Judgment, Supreme Court, New York County (Joan B. Lobis, J.), entered February 19, 2009, confirming an arbitration award, unanimously affirmed, without costs.
By proceeding to arbitration without moving for a stay, respondents waived their current claims that petitioner failed to comply with the conditions precedent to arbitration, i.e., had no right to arbitrate (see Matter of Commerce & Indus. Ins. Co. v Nester, 90 NY2d 255, 261-262 [1997]), and that the arbitrator lacked jurisdiction to decide the dispute (see Matter of United Fedn. of Teachers, Local 2, AFT, AFL-CIO v Board of Educ. of City School Dist. of City of N.Y., 1 NY3d 72, 79, 83 [2003]). We note that respondents agreed to let the arbitrator frame the issue to be decided.
Respondents argued to the arbitrator that she should give preclusive effect to the prior determination of an administrative law judge (ALJ) that two 1998 stipulations involving an employee represented by petitioner’s union did not have to be expunged; the arbitrator implicitly rejected this argument. The arbitrator’s rejection of respondents’ collateral estoppel argument was not irrational; the employee specifically declined to argue the merits of the expungement issue before the ALJ, told the ALJ that he was going to argue expungement in the arbitration, and asked the ALJ to postpone his hearing pending arbitration.
The arbitrator’s determination that the 1998 proceedings constituted informal discipline within the meaning of New York City Executive Order No. 16 of 1978 was not irrational. Each of the 1998 stipulations clearly states that the employee “agrees to resolve this matter without the necessity of formal disciplinary charges.” Furthermore, consistent with section 6 (b) (i) of Executive Order No. 16, the employee accepted a predetermined penalty.
Respondents’ argument that the arbitrator misinterpreted the parties’ agreement is unavailing. “ ‘[I]t is not for the courts to interpret the substantive conditions of the contract. . .’ This is true ‘even where “the apparent, or even the plain, meaning of the words” of the contract has been disregarded’ ” (United Fedn. of Teachers, 1 NY3d at 82-83 [citations omitted]).
Contrary to respondents’ claim, the arbitrator did not exceed *480her power. Section 5 (e) of New York City Executive Order No. 83 of 1973 gives an arbitrator the power to interpret and apply rules and regulations. The arbitrator’s determination that respondent New York City Department of Transportation (DOT) violated Executive Order No. 16 by not expunging the 1998 stipulations and test results was an interpretation of a rule or regulation. Similarly, her determination that DOT violated its controlled substance and alcohol abuse policy for holders of a commercial driver’s license by terminating the employee (whom the arbitrator rationally deemed a first-time offender) instead of offering him the opportunity to participate in a substance abuse program was an interpretation of a rule or regulation. The arbitrator’s order that DOT reinstate the employee and offer him the chance to participate in a substance abuse program was an application of a rule or regulation.
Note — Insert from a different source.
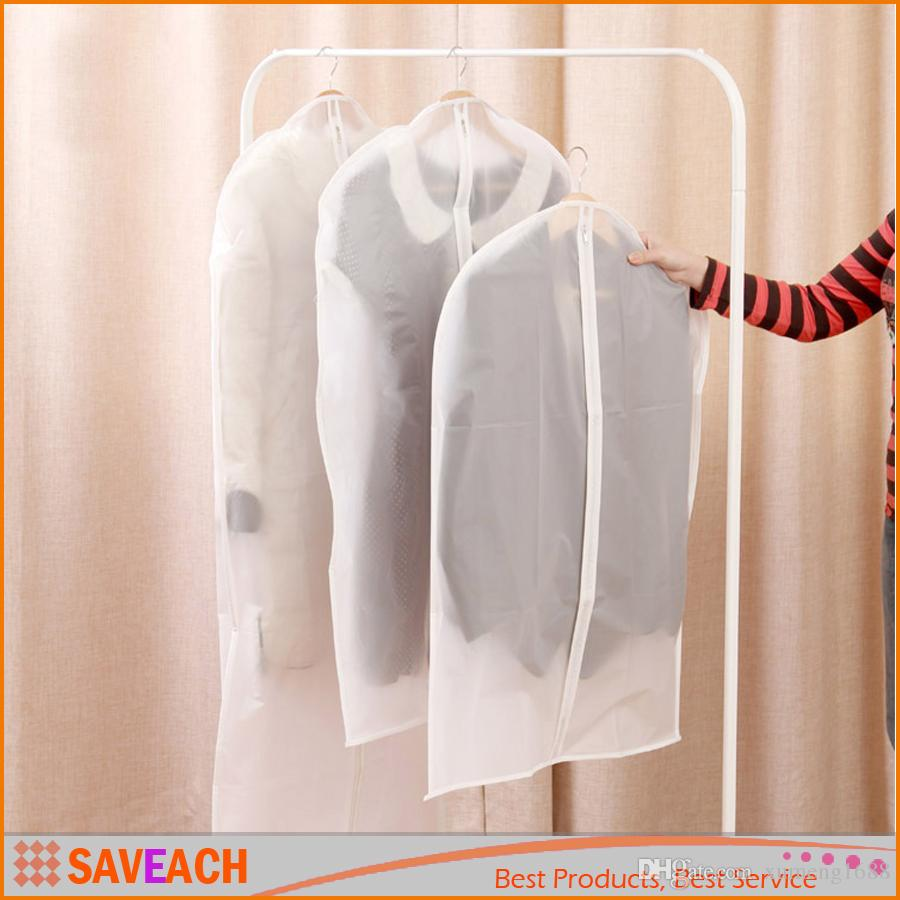 Dress Clothes Garment Suit Cover Case Dustproof Coat Storage Bags Protector - Transparent Zipper Wardrobe Storage Bag
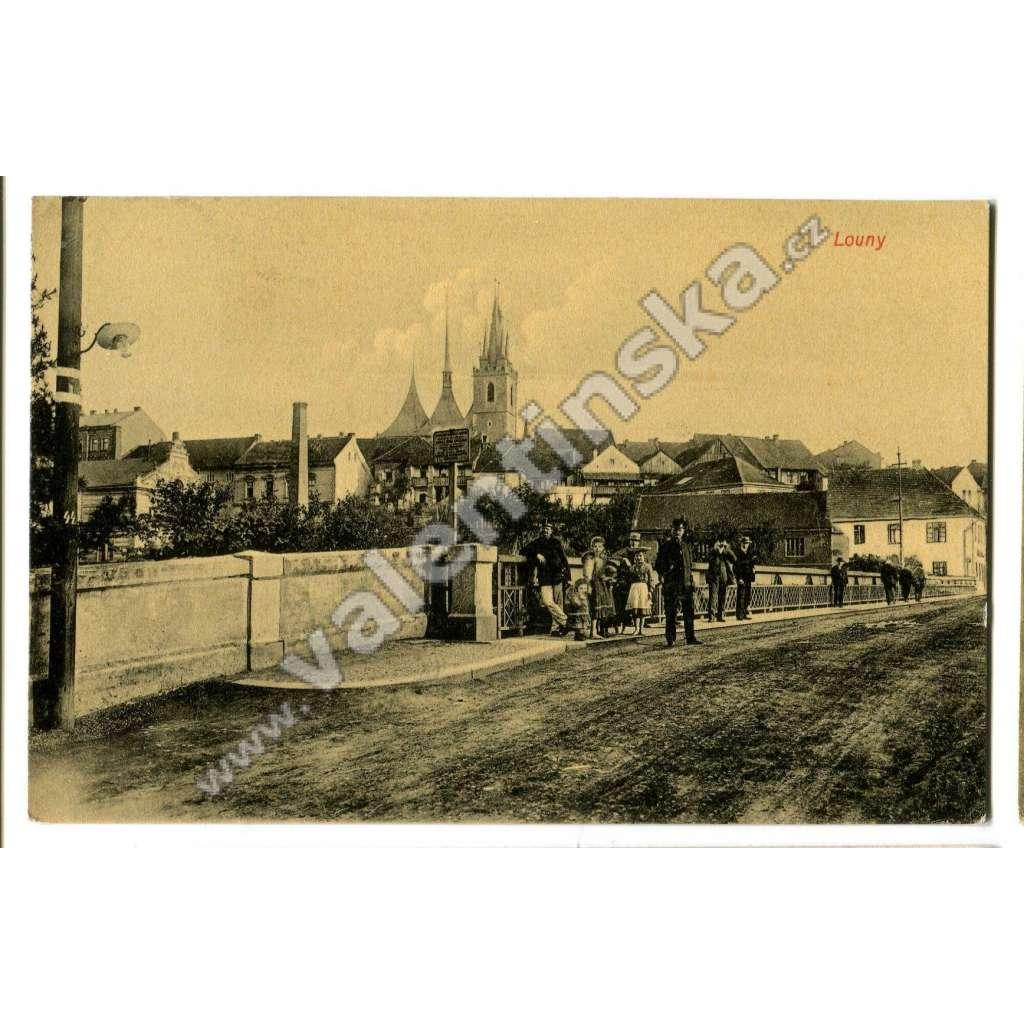 Louny, most na Dobroměřice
The arbitrator’s order to reinstate the employee did not violate public policy (see Matter of Local 333, United Mar. Div., Intl. Longshoreman’s Assn., AFL-CIO v New York City Dept. of Transp., 35 AD3d 211 [2006], lv denied 9 NY3d 805 [2007]). “[T]he scope of the public policy exception to an arbitrator’s power to resolve disputes is extremely narrow” (United Fedn. of Teachers, 1 NY3d at 80). “Judicial restraint under the public policy exception is particularly appropriate in arbitrations pursuant to public employment collective bargaining agreements” (Matter of New York City Tr. Auth. v Transport Workers Union of Am., Local 100, AFL-CIO, 99 NY2d 1, 7 [2002]).
We have considered respondents’ remaining arguments and find them unavailing. Concur—Tom, J.P., Friedman, Nardelli, Buckley and Richter, JJ. (See 22 Misc 3d 1117(A), 2009 NY Slip Op 50169ÍU).]